Your task is to transcribe the records exactly, skipping every image.

------

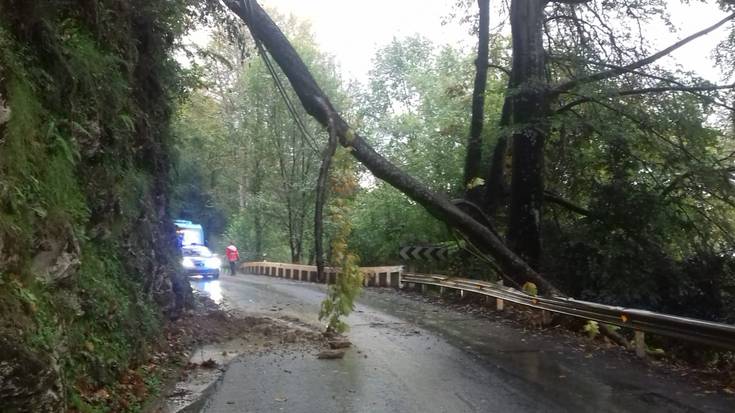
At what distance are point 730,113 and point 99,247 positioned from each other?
13.7m

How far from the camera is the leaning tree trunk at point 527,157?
15398mm

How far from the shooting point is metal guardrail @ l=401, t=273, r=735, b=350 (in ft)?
25.5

------

- [Response]:
At what distance are point 730,113 and point 99,247 positioned from each other?
13.7m

How far from the camera is the leaning tree trunk at point 527,157?
15398mm

How far from the shooting point is metal guardrail @ l=401, t=273, r=735, b=350 (in ft)?
25.5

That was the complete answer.